PROBLEMA POSTO |
Nella testimonianza sulle segrete medievali del carcere di Bancali, in quale data avvenne il trasferimento da Cuneo a Sassari?

ESTRATTO FORNITO |
^^^^^^^^

LE SEGRETE MEDIEVALI

dal carcere di Massama Oristano settembre 2016

Scrivo per non dimenticare questo sfregio all’umanità, che ho subito nel regime di tortura del 41bis nei sotterranei del carcere di Bancali a Sassari.

Mi chiamo Chessa Federico, nato in provincia di Salerno dove attualmente risiedo, mio padre è sardo della provincia di Sassari, mi trovo detenuto dal 2005, dopo pochi mesi dall’arresto fui trasferito a 41bis, lo sono stato ininterrottamente fino a quattro mesi fa. Gli ultimi 11 mesi del regime di tortura del 41bis sono stato trasferito nelle segrete “medievali” di Sassari.

Il 23 giugno 2015 giorno della mia deportazione da Cuneo a Sassari. Erano giorni che aleggiava una voce nefasta, del possibile trasferimento di massa nella nuova sezione del carcere di Bancali a Sassari. Qualche settimana prima erano stati trasferiti in tre, ma non sapevamo se erano stati portati a Sassari. Nessuno di noi sapeva cosa ci aspettava a Bancali, eravamo fiduciosi che una nuova struttura fosse a norma europea, questo pensiero ci rincuorava, eravamo fiduciosi e allo stesso tempo un pensiero tetro albergava in me; forse dipendeva dai racconti che avevo sentito sull’Asinara, pertanto i trasferimenti in Sardegna li vedevo sotto una luce diversa. Verso mezzogiorno viene l’agente a informarmi di prepararmi per partire, la cosa che mi lasciò perplesso, fu il modo di come avvenne la comunicazione, aveva una luce sinistra e di compiacimento negli occhi, questo mi inquietò molto. La cosa che mi allarmò ancora di più, fu che aveva ordine che mentre preparavo i miei bagagli, lui faceva la guardia davanti alla cella affinché non parlassi con nessuno. Dopo essere arrivato a Sassari ho capito perché.

^^^^^^^^

ESTRATTI DEI DATI |
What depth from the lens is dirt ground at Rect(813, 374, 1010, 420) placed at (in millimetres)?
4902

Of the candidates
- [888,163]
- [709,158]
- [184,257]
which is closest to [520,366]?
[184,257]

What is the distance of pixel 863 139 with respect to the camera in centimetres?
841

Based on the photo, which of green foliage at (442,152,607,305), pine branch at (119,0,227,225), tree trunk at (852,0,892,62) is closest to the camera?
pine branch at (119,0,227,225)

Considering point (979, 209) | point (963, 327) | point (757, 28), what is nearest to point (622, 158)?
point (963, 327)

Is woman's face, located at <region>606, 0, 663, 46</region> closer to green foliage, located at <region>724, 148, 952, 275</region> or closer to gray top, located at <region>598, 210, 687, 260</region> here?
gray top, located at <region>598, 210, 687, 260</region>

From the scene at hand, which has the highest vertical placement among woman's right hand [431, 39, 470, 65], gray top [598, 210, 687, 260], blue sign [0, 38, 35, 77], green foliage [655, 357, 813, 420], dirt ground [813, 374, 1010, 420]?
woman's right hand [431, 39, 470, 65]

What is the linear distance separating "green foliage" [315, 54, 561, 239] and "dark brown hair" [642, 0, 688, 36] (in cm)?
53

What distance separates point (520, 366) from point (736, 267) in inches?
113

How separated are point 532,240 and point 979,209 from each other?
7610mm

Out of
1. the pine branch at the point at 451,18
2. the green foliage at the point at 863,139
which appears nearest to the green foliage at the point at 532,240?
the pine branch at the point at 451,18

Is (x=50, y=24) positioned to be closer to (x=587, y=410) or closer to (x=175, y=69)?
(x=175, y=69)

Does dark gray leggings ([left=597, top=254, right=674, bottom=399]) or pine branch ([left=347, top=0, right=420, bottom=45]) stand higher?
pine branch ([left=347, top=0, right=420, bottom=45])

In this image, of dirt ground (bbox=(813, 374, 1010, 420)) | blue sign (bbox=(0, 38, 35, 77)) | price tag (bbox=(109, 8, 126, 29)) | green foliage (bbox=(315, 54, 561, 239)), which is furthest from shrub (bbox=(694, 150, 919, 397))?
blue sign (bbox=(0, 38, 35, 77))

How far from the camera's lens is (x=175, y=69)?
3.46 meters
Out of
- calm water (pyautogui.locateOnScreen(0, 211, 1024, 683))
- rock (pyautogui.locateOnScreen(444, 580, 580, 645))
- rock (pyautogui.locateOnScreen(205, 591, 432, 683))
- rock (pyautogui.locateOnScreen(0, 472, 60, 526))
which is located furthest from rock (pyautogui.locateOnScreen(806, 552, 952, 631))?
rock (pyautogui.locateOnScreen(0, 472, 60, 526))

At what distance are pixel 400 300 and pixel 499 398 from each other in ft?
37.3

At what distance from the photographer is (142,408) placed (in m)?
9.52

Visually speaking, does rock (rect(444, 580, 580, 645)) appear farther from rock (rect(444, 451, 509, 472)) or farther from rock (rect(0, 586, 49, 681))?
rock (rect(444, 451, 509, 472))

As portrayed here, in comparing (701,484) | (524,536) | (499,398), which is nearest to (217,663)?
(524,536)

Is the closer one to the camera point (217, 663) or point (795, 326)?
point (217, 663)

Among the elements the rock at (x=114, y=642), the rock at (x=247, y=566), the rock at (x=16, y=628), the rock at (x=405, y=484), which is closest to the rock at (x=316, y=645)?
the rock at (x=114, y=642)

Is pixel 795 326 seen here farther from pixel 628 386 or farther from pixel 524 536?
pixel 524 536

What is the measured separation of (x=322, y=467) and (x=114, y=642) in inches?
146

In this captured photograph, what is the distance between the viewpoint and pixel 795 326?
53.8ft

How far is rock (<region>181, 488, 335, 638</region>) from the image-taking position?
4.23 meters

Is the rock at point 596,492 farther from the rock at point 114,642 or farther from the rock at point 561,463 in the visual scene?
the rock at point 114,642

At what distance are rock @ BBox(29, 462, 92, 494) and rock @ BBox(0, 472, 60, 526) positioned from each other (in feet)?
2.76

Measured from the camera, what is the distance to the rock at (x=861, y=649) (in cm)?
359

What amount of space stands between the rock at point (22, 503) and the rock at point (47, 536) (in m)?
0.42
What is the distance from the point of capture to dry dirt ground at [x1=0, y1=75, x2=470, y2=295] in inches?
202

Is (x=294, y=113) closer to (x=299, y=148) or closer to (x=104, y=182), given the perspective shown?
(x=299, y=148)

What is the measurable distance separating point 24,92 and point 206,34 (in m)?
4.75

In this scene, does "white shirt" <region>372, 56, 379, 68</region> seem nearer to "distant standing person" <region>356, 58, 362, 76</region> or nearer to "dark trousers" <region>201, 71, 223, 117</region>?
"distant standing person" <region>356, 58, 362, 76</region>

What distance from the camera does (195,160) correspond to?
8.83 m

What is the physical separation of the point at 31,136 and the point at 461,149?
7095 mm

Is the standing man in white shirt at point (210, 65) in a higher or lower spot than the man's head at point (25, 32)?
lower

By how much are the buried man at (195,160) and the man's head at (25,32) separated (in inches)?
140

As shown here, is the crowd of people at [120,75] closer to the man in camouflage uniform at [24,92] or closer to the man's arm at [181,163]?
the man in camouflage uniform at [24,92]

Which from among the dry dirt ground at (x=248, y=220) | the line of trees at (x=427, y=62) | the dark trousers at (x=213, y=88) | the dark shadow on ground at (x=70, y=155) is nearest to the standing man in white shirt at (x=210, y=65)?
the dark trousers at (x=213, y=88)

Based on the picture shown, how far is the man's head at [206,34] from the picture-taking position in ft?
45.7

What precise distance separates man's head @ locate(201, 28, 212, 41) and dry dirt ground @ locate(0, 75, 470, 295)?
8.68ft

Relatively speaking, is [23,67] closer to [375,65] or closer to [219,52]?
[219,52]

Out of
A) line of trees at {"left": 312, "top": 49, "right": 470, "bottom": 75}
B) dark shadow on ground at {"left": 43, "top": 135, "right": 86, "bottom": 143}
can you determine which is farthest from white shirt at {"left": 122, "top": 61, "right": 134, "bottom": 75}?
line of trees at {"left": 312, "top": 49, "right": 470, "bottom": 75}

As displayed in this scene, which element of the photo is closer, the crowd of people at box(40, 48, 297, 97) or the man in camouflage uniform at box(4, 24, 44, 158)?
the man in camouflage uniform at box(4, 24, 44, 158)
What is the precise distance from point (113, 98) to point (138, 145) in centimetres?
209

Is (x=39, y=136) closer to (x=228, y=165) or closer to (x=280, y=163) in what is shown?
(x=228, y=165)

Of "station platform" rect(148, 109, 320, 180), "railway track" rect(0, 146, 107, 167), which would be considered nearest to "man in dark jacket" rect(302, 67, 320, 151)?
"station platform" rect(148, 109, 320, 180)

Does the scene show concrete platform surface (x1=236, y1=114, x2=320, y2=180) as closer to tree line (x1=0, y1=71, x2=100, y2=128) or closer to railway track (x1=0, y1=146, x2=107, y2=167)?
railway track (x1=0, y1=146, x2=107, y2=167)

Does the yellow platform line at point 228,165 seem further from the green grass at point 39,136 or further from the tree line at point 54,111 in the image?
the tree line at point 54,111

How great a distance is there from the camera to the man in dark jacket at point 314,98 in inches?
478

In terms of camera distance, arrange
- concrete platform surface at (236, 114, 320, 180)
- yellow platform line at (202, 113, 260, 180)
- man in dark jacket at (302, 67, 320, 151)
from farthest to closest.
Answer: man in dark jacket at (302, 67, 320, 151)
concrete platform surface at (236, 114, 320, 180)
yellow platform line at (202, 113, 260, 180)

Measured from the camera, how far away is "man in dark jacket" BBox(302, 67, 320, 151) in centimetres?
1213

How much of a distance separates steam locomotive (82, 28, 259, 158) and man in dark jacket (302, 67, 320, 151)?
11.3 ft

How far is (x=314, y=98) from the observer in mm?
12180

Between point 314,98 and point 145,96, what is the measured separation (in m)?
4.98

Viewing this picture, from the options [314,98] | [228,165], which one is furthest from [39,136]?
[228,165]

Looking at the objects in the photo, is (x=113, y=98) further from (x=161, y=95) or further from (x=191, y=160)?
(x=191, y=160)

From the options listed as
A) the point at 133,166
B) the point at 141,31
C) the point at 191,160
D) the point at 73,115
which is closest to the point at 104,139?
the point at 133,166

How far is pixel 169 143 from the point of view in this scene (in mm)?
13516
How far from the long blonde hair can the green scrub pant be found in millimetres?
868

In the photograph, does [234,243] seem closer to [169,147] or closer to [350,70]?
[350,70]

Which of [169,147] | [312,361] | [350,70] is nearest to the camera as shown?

^^^^^^^^

RISULTATO DEL COMPITO |
Il 23 giugno 2015.